SEQ ID NO:50 is the protein sequence from the Chlamydia antigen of chlamydia trachomatis serotype J, and described antigen is called major outer membrane albumen (Momp), is also referred to as Ct-681, and described albumen is encoded by SEQ ID NO:49.

SEQ ID NO:51 is the cDNA sequence from the Chlamydia antigen of chlamydia trachomatis serotype H, and described antigen is called major outer membrane albumen (Momp), is also referred to as Ct-681.

SEQ ID NO:52 is the protein sequence from the Chlamydia antigen of chlamydia trachomatis serotype H, and described antigen is called major outer membrane albumen (Momp), is also referred to as Ct-681, and described albumen is encoded by SEQ ID NO:51.

SEQ ID NO:53 is the cDNA sequence from the Chlamydia antigen of chlamydia trachomatis serotype E, and described antigen is called major outer membrane albumen (Momp), is also referred to as Ct-681.

SEQ ID NO:54 is the protein sequence from the Chlamydia antigen of chlamydia trachomatis serotype E, and described antigen is called major outer membrane albumen (Momp), is also referred to as Ct-681, and described albumen is encoded by SEQ ID NO:53.

SEQ ID NO:55 is the cDNA sequence from the Chlamydia antigen of chlamydia trachomatis serotype D, and described antigen is called major outer membrane albumen (Momp), is also referred to as Ct-681.

SEQ ID NO:56 is the protein sequence from the Chlamydia antigen of chlamydia trachomatis serotype D, and described antigen is called major outer membrane albumen (Momp), is also referred to as Ct-681, and described albumen is encoded by SEQ ID NO:55.

SEQ ID NO:57 is the cDNA sequence from the Ct-622 of chlamydia trachomatis serotype D.

SEQ ID NO:58 is the protein sequence from the Ct-622 of chlamydia trachomatis serotype D, and described albumen is encoded by SEQ ID NO:57.

SEQ ID NO:63 is the cDNA sequence that is also referred to as the Ct-460 of Swib from chlamydia trachomatis serotype D.

SEQ ID NO:64 is the protein sequence that is also referred to as the Ct-460 of Swib from chlamydia trachomatis serotype D, and described albumen is encoded by SEQ ID NO:63.

SEQ ID NO:71 is the cDNA sequence from the Ct-089 of chlamydia trachomatis serotype D.

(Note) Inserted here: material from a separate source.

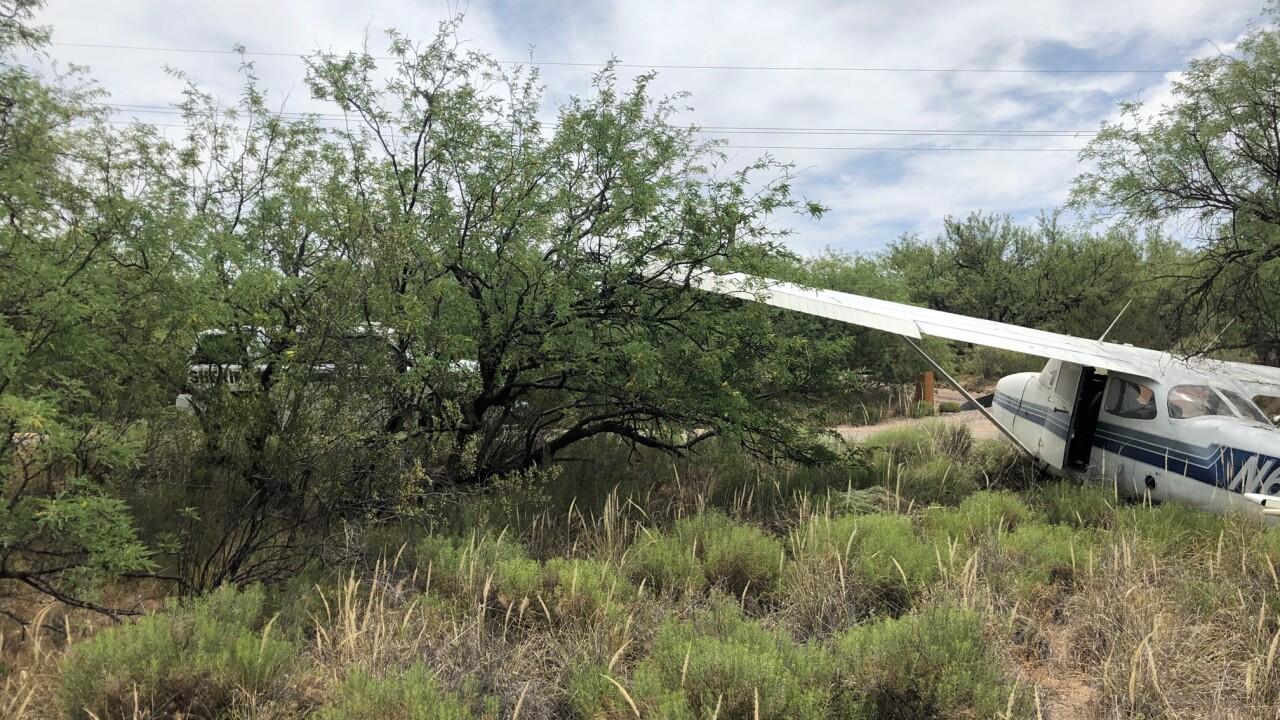 plane makes emergency landing 2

SEQ ID NO:72 is the protein sequence from the Ct-089 of chlamydia trachomatis serotype D, and described albumen is encoded by SEQ ID NO:71.

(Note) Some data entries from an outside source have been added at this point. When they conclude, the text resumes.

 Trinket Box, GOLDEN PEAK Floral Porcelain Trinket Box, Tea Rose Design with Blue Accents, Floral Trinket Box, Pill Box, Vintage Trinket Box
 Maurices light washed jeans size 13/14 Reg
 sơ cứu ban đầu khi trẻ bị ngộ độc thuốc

SEQ ID NO:79 is the cDNA sequence from the Ct-089 of chlamydia trachomatis serotype A.

SEQ ID NO:80 is the protein sequence from the Ct-089 of chlamydia trachomatis serotype A, and described albumen is encoded by SEQ ID NO:79.

SEQ ID NO:81 is the cDNA sequence from the Ct-089 of chlamydia trachomatis serotypes B.

SEQ ID NO:82 is the protein sequence from the Ct-089 of chlamydia trachomatis serotypes B, and described albumen is encoded by SEQ ID NO:81.

SEQ ID NO:83 is the cDNA sequence from the Ct-089 of chlamydia trachomatis serotype G.

SEQ ID NO:84 is the protein sequence from the Ct-089 of chlamydia trachomatis serotype G, and described albumen is encoded by SEQ ID NO:83.

SEQ ID NO:85 is the cDNA sequence from the Ct-089 of chlamydia trachomatis serotype H.

SEQ ID NO:86 is the protein sequence from the Ct-089 of chlamydia trachomatis serotype H, and described albumen is encoded by SEQ ID NO:85.

SEQ ID NO:87 is the cDNA sequence from the Ct-089 of chlamydia trachomatis serotype I.

SEQ ID NO:88 is the protein sequence from the Ct-089 of chlamydia trachomatis serotype I, and described albumen is encoded by SEQ ID NO:87.

SEQ ID NO:89 is the cDNA sequence from the Ct-089 of chlamydia trachomatis serotype J.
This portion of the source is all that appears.